Lidya mengangguk semangat. "Aku bayar sendiri, aku tidak merepotkan dan kebetulan aku juga sudah memiliki visa terbang ke sana," katanya.
"Lah, itu sudah punya persiapan. Kenapa kamu gak nyusul dan bareng saja terbang bersama dengan Bunga?" ujar Jerry Yan.
"Aku nggak ada teman untuk ke sana. Kak, boleh ya aku ikut--" Lidya merengek seperti bayi.
Meski awalnya Jerry Yan terus menolak, pada akhirnya pertahanan dari Lidya pun menang juga. Jerry Yan luluh dan menyetujui Lidya ikut bersamanya ke Jepang.
Sungguh memang sebuah takdir jika mereka berdua dipertemukan di Jepang. Beberapa hari lalu, Jerry Yan juga baru saja kembali dari Jepang dan berencana untuk ke sana lagi melakukan perjalanan bisnis. Membuatnya tidak repot lagi mengurus keperluan hendak berangkat ke sana.

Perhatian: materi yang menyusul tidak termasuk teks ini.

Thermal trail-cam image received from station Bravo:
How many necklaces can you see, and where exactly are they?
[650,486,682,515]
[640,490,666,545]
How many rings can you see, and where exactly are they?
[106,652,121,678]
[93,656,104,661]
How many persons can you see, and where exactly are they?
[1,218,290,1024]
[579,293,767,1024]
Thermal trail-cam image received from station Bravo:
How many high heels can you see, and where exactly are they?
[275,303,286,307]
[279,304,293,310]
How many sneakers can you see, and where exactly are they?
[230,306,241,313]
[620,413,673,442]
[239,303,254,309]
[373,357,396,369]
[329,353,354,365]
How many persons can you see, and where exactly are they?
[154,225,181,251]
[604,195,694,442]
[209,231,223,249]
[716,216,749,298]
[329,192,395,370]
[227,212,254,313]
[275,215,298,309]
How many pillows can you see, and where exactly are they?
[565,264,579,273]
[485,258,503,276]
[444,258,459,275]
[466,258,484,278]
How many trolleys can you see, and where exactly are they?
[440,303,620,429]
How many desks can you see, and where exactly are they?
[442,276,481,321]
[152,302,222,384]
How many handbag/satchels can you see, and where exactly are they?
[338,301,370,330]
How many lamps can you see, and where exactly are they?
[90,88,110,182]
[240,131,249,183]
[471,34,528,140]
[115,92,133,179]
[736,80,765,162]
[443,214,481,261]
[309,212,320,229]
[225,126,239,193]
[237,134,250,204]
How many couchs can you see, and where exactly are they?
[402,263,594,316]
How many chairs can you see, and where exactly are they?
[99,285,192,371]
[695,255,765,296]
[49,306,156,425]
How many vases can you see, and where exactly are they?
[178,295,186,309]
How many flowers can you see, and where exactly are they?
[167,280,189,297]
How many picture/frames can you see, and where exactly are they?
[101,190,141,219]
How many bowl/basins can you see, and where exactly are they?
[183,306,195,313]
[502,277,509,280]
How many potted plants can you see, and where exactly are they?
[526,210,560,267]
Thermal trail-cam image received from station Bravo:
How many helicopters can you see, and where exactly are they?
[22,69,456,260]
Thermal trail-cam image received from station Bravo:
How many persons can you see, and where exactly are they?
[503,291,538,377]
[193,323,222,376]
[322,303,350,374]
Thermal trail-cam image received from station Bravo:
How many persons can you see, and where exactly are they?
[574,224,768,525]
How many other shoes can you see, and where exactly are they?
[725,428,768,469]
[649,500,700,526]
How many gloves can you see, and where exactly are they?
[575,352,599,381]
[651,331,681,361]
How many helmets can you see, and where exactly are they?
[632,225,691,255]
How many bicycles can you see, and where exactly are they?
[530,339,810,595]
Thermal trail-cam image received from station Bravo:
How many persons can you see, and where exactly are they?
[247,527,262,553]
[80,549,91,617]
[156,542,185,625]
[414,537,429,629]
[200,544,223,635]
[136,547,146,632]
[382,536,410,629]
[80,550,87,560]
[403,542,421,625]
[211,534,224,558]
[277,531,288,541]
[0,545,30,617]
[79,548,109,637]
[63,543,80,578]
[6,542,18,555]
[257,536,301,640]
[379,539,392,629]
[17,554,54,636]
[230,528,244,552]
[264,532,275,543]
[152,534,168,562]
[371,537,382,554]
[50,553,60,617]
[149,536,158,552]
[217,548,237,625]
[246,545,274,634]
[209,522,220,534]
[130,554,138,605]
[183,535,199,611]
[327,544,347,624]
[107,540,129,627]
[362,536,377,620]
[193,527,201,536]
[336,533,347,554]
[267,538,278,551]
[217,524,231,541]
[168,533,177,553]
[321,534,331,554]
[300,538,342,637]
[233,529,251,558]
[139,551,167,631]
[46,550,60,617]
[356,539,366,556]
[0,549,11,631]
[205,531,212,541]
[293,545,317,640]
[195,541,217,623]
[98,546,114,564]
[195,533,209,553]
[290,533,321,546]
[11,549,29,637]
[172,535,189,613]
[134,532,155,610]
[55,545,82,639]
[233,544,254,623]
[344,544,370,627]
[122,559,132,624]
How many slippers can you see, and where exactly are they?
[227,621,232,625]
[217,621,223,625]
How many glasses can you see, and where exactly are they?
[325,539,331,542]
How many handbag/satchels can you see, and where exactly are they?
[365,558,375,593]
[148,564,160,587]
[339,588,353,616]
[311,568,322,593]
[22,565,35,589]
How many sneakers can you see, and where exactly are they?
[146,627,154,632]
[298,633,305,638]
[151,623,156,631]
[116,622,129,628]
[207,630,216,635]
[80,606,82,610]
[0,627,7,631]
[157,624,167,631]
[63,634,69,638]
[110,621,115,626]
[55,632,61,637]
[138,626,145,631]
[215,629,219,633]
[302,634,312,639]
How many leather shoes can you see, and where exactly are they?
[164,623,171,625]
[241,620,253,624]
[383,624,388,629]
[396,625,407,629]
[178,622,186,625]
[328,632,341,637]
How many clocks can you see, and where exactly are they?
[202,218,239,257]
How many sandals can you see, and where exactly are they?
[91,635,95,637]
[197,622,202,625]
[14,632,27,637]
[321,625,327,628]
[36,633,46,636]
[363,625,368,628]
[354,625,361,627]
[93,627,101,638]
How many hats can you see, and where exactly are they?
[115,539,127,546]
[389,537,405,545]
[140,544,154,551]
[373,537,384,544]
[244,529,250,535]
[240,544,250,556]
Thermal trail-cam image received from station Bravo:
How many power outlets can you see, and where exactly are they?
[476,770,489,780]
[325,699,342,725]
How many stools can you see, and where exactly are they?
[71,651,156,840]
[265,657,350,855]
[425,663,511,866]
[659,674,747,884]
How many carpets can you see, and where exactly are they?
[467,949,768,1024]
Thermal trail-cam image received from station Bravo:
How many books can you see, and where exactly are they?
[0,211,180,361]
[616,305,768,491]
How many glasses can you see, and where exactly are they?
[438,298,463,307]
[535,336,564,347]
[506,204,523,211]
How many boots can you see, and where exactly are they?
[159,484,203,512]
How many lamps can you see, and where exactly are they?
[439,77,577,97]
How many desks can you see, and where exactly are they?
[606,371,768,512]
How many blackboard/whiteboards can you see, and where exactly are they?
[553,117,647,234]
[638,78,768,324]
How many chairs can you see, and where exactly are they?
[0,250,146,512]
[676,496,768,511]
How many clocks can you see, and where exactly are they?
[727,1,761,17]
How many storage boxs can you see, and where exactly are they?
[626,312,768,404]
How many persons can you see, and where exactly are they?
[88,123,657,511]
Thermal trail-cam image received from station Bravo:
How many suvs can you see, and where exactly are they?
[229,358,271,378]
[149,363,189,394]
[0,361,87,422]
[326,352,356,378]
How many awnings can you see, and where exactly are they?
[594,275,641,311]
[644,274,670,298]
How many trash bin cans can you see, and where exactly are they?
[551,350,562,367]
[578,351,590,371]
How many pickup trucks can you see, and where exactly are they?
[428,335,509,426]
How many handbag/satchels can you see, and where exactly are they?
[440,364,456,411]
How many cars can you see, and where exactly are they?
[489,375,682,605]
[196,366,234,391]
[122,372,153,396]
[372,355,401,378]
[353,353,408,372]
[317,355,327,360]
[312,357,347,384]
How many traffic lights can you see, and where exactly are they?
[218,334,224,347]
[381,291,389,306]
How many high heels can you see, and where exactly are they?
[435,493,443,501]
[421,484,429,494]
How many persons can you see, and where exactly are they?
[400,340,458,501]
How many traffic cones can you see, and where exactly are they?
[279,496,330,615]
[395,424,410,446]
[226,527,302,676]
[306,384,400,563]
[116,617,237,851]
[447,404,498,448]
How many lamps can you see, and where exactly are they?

Malam itu antara Jerry Yan dan juga Lidya memiliki kesepakatan untuk saling menguntungkan di Jepang. Lidya sendiri berjanji akan membantu Jerry Yan supaya bisa dekat dengan Bunga.
***
Di rumah Bunga.
Terlihat Rendy sedang duduk termenung di depan rumahnya. Ia ingin bercerita kepada saudara atau orang tuannya, mengenai gadis yang ia sukai. Namun, Rendy masih takut jika keinginan untuk ta'aruf dengan gadis itu tak direstui oleh orang tuannya.
"Assalamu'alaikum warahmatullahi wabarokatuh. Eh, kamu ngelamunin apa, sih, Bang Rendy?" sapa Bunga kepada adik rasa Abang itu.
Memang Bunga yang selalu ada untuk Rendy. Segera Rendy langsung mematikan layar ponselnya ketika Bunga duduk si sampingnya. Meskipun tidak duduk dengan dekat, Bunga mengetahui jika yang dipandangi oleh adik rasa Abang itu adalah seorang gadis memakai jilbab putih, berpose candid.
"Fotonya nyuri-nyuri, ya?" bisik Bunga.
"Mana ada!" jawab Rendy ketus.
"Jangan pacaran, cinta tak selamanya indah adek ...." Bunga menarik hidung Rendy karena gemas.
"Siapa yang pacaran! Nggak ada, loh, ya," jawab Rendy, menepis tangan Bunga.
"Halah, memangnya kamu bisa menyembunyikan perasaanmu atau hal apa gitu dariku? Memang bisa?" ledek Bunga.
Rendy pun menyerah. Memang hanya Bunga yang paham dengan isi hatinya. Meski tak sekandung, tapi keduanya se air susu, jadi pasti memiliki ikatan meski tidak sekuat ikatan antara Bunga dengan adik bungsunya.
"Ada apa?" tanya Bunga dengan lirih.
Rendy menggeleng. Dia masih enggan untuk bercerita kepada kakaknya tentang gadis yang ia takdir di sekolah.